Selected text
══════════
# Suggest some Good English TV shows like F.R.I.E.N.D.S



## windchimes (Nov 22, 2008)

Guys,

 I am not much into watching TV shows. But I do remember watching F.R.I.E.N.D.S and 
 Fresh Prince of Bel-Air (I like Will Smith) years back. Are there any good English TV shows -sitcoms that are worth watching other than these names..?? Any recommendations


----------



## Ethan_Hunt (Nov 22, 2008)

How I met your Mother.


----------



## Faun (Nov 22, 2008)

are you srs ?


----------



## naveen_reloaded (Nov 22, 2008)

the office (u.s version)

the i.t crowd

southpark


----------



## Psychosocial (Nov 22, 2008)

Ethan_Hunt said:


> How I met your Mother.



is that a name ? ROFL


----------



## red_devil (Nov 22, 2008)

^^ yeah 

its kinda popular show


----------



## anispace (Nov 22, 2008)

Seinfeld, Everybody Loves Raymond


----------



## kalpik (Nov 22, 2008)

Friends is friends.. Nothing comes close if you ask me!


----------



## varunprabhakar (Nov 23, 2008)

kalpik said:


> Friends is friends.. Nothing comes close if you ask me!



right, but How I Met Your Mother is pretty AWESOME too


----------



## thewisecrab (Nov 23, 2008)

How I met your Mother
Seinfeld
Scrubs 
30 Rock
@Psychosocial
Looks like you are still a kid


----------



## theKonqueror (Nov 23, 2008)

Scrubs
Aliens in America
The OC
My Wife and Kids
Seinfeld
Joey


----------



## The_Devil_Himself (Nov 23, 2008)

kalpik said:


> Friends is friends.. Nothing comes close if you ask me!


nothing,i mean nothing comes even close to seinfeld.


----------



## Psychosocial (Nov 23, 2008)

thewisecrab said:


> How I met your Mother
> Seinfeld
> Scrubs
> 30 Rock
> ...



err... yes I am.


----------



## thewisecrab (Nov 23, 2008)

The_Devil_Himself said:


> nothing,i mean nothing comes even close to seinfeld.


Agree with you 100%
Man, this series is a class act


----------



## Ethan_Hunt (Nov 23, 2008)

T159 said:


> are you srs ?


As a heartbeat. The show is amazing. I haven't seen a single episode of F.R.I.E.N.D.S but this is a bit close to it.


----------



## anispace (Nov 23, 2008)

The_Devil_Himself said:


> nothing,i mean nothing comes even close to seinfeld.



yup agree 100%. You can watch Friends once or twice and then it gets boring. But you will never ever get tired of watching Seinfeld.


----------



## Ankur Gupta (Nov 23, 2008)

kalpik said:


> Friends is friends.. Nothing comes close if you ask me!



Like how many shows have you watched to come to such a conclusion


----------



## windchimes (Nov 23, 2008)

Ethan_Hunt said:


> I haven't seen a single episode of F.R.I.E.N.D.S but this is a bit close to it.



You haven't seen a Single episode of F.R.I.E.N.D.S, but still you know this is a bit close to it... HOW..??*www.clipartof.com/images/emoticons/xsmall2/444_shrugging.gif


----------



## Ethan_Hunt (Nov 23, 2008)
══════════
[Data excerpts]

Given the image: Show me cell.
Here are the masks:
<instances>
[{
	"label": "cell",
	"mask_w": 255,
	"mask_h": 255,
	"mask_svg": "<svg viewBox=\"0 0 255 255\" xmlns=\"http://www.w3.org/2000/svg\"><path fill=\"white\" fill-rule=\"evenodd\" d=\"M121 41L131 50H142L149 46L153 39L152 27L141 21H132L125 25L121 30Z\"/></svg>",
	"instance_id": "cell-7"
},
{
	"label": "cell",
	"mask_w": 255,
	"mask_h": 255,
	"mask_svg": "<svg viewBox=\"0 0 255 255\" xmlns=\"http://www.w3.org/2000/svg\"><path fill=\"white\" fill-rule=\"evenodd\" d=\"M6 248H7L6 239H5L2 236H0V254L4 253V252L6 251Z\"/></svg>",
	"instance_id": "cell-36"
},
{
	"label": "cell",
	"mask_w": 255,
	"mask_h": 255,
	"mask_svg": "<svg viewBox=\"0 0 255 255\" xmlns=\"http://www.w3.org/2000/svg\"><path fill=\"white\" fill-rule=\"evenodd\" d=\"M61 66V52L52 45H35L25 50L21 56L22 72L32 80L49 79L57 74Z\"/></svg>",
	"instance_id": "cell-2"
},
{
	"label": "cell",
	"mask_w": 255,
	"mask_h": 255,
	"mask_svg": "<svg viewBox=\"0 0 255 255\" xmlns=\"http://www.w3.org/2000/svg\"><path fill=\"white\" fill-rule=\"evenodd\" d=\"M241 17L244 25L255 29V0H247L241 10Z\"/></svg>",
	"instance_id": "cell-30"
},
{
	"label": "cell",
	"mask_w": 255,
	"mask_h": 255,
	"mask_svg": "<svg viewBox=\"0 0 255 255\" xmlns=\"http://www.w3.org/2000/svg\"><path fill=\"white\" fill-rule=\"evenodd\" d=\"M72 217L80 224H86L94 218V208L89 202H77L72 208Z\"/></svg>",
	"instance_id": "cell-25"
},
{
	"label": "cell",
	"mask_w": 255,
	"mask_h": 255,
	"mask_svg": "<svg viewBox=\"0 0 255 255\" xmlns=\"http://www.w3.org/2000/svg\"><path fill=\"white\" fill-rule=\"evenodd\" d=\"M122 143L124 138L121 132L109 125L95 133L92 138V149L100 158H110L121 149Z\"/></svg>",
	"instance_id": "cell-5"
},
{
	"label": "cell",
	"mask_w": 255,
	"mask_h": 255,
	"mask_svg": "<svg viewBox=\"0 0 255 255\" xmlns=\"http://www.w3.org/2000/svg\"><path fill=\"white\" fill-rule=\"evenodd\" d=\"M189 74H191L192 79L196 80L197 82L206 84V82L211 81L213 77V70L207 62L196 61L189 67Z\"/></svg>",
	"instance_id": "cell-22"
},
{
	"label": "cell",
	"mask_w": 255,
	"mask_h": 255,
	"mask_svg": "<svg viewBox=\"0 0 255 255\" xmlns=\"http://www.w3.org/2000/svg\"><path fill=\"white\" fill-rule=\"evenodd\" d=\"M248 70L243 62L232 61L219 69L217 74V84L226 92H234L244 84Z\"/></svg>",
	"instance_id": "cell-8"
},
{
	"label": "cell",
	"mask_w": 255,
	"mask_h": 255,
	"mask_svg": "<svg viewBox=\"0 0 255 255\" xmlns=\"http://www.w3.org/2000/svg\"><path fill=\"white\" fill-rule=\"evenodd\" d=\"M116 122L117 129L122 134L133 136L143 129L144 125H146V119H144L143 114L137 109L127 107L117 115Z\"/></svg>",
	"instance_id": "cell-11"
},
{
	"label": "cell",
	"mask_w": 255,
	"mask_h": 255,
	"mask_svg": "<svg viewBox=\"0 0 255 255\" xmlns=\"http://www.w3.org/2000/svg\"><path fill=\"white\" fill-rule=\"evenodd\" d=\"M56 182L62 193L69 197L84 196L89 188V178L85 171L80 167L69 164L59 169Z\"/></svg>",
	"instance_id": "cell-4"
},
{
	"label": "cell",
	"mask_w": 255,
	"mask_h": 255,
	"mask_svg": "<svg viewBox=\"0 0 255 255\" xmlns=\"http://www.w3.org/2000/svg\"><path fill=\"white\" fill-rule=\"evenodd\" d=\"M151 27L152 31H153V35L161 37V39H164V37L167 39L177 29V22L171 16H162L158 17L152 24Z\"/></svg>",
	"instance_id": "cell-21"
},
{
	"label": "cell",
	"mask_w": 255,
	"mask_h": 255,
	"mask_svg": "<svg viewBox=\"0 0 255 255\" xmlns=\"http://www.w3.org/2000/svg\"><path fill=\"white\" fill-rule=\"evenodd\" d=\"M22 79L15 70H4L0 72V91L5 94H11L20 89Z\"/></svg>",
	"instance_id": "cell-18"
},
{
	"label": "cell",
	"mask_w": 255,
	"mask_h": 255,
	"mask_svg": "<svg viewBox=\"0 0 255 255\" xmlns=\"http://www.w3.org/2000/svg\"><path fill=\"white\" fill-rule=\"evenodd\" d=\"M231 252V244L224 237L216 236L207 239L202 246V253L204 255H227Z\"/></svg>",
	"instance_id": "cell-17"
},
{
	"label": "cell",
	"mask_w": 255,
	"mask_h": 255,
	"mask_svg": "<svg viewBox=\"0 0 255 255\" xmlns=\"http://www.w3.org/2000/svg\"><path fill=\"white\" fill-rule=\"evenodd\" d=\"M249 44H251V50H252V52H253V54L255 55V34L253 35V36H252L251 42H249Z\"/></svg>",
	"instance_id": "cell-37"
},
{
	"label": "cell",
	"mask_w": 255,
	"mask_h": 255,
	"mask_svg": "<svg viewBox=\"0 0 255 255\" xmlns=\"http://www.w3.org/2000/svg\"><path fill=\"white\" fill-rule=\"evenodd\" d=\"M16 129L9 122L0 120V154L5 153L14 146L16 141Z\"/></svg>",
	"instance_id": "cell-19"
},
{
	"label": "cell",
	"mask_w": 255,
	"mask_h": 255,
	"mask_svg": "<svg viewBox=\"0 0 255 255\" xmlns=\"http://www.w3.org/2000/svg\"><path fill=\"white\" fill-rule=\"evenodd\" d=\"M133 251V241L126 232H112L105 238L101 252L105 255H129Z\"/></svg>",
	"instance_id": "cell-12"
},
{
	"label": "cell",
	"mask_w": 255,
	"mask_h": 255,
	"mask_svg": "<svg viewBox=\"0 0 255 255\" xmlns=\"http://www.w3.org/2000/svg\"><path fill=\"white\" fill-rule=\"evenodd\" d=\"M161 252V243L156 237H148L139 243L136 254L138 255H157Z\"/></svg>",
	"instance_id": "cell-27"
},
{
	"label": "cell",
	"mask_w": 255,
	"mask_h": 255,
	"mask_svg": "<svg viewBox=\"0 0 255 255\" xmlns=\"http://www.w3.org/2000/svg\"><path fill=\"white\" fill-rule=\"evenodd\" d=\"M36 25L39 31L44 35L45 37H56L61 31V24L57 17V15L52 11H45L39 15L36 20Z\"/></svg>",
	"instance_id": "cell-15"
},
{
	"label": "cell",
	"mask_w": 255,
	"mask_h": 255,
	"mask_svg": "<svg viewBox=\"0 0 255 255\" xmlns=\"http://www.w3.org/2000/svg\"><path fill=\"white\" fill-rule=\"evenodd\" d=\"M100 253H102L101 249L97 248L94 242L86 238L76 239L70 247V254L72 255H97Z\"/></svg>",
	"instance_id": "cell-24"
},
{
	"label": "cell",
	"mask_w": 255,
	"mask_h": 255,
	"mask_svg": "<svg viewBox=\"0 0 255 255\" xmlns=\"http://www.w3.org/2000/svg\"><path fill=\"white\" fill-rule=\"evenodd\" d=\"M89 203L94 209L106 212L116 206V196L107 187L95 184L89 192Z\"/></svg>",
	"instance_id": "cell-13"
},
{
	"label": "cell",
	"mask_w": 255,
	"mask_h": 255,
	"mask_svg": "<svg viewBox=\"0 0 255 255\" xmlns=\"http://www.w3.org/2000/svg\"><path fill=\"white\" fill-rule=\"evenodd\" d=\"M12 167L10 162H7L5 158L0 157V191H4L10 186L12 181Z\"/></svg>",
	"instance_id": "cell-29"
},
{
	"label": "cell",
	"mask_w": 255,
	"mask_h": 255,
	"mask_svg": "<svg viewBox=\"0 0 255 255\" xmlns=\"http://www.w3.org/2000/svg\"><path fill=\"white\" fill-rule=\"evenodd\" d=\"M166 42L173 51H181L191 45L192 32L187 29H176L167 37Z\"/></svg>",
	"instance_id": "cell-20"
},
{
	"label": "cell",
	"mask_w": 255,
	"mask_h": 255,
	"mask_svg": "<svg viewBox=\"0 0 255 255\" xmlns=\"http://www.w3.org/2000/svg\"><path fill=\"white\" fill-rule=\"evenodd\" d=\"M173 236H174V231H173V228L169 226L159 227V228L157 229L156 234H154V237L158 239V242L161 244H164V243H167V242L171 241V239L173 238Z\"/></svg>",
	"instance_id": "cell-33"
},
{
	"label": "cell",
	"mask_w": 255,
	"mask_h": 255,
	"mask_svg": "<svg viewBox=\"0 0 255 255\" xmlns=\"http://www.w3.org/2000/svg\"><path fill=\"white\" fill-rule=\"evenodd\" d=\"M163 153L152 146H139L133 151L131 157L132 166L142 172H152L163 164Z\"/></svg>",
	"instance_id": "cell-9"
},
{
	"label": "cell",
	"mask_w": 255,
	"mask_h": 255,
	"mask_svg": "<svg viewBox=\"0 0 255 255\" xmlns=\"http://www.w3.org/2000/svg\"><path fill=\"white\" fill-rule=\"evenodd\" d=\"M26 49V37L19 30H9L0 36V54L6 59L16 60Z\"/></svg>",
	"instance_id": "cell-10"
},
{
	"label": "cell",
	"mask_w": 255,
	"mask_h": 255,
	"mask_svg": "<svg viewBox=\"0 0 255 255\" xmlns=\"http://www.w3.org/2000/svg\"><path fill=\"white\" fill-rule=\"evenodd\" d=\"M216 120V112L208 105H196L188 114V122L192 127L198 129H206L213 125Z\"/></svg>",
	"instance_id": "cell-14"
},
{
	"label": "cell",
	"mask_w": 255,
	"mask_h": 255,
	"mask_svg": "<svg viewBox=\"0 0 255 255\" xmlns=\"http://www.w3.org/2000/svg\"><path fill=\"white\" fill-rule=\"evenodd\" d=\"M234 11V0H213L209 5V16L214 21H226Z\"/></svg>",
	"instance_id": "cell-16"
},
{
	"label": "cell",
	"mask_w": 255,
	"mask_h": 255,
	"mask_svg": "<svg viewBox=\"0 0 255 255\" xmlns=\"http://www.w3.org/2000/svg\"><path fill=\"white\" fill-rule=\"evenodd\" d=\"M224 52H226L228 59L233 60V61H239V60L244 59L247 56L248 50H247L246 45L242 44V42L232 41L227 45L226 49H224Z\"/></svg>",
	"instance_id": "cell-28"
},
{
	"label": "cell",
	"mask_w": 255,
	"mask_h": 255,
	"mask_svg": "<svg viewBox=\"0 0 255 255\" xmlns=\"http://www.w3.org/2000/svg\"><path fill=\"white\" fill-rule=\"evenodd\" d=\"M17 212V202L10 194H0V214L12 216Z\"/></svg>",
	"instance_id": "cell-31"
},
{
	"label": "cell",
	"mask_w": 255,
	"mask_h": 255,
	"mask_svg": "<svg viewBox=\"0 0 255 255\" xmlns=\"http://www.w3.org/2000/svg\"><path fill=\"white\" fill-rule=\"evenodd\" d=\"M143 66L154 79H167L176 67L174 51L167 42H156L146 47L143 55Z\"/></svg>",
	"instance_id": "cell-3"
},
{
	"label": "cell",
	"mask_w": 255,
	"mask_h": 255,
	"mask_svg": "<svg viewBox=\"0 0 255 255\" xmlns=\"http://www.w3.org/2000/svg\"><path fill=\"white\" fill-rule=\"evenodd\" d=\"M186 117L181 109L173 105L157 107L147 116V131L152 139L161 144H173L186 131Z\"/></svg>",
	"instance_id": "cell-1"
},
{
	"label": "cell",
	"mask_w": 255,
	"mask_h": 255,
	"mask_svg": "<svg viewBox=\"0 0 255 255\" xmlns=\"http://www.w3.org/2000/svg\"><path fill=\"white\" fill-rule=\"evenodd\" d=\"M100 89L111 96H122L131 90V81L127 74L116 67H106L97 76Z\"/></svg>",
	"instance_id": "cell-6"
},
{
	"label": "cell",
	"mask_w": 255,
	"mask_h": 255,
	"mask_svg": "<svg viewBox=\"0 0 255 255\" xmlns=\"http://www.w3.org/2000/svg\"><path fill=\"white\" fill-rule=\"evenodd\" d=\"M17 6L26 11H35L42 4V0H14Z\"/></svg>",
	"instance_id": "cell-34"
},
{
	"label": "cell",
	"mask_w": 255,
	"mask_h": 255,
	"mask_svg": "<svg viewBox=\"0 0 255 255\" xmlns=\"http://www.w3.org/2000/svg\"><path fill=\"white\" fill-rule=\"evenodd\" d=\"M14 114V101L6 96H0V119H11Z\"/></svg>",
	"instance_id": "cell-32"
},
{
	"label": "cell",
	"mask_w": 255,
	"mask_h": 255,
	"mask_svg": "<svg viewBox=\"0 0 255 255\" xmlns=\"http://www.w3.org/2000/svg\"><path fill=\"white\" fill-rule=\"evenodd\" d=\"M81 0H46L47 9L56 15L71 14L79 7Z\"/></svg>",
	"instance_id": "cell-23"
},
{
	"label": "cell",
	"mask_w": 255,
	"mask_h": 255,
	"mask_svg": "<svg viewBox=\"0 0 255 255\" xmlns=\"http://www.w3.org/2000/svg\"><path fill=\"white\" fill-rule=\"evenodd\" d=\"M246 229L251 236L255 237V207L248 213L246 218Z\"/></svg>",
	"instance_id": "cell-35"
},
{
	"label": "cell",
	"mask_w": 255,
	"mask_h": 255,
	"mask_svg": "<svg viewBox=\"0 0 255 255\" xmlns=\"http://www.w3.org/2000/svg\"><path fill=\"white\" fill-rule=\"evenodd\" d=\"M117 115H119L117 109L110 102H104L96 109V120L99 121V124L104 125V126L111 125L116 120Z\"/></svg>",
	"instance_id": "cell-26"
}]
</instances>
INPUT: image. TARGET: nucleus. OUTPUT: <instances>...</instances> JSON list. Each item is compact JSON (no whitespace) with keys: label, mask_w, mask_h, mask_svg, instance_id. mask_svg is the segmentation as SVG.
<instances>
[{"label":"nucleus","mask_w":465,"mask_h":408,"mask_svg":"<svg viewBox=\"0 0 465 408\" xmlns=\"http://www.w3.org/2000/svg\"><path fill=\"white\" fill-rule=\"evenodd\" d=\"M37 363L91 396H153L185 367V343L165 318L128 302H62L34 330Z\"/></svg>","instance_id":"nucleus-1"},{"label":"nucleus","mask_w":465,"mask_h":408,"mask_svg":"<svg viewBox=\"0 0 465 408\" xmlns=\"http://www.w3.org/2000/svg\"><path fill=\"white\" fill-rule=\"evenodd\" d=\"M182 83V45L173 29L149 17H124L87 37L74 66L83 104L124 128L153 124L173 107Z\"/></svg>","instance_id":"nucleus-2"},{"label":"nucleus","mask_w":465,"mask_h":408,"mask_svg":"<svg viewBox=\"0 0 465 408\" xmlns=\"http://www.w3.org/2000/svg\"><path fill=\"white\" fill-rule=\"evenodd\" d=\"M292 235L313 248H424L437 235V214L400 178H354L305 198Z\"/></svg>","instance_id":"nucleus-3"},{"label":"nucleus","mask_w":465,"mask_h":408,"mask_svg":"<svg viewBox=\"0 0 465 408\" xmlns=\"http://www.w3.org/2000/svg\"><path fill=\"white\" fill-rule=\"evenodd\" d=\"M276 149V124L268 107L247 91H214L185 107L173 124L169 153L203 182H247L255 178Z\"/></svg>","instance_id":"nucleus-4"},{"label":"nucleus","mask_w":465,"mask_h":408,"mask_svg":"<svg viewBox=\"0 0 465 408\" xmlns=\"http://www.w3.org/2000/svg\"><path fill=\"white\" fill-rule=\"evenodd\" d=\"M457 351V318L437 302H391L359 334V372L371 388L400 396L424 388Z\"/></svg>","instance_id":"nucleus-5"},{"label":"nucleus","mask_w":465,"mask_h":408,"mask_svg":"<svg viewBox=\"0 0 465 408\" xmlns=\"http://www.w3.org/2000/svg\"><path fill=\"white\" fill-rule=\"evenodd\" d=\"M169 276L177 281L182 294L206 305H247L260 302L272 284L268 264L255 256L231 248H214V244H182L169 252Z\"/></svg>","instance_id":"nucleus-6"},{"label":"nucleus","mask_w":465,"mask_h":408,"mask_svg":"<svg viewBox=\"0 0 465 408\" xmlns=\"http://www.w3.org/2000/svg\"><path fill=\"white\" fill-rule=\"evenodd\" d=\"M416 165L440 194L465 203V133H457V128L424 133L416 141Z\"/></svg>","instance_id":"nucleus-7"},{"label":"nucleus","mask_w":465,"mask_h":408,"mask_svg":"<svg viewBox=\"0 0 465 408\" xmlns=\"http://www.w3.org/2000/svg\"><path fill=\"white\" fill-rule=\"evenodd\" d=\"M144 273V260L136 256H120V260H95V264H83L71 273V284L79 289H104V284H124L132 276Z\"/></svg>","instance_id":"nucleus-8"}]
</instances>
══════════
Work required
Please copy the TV show thread from "yup agree 100%." to "Gupta (Nov 23, 2008)", replacing "boring" with "dull".

Output for this task
yup agree 100%. You can watch Friends once or twice and then it gets dull. But you will never ever get tired of watching Seinfeld.


----------



## Ankur Gupta (Nov 23, 2008)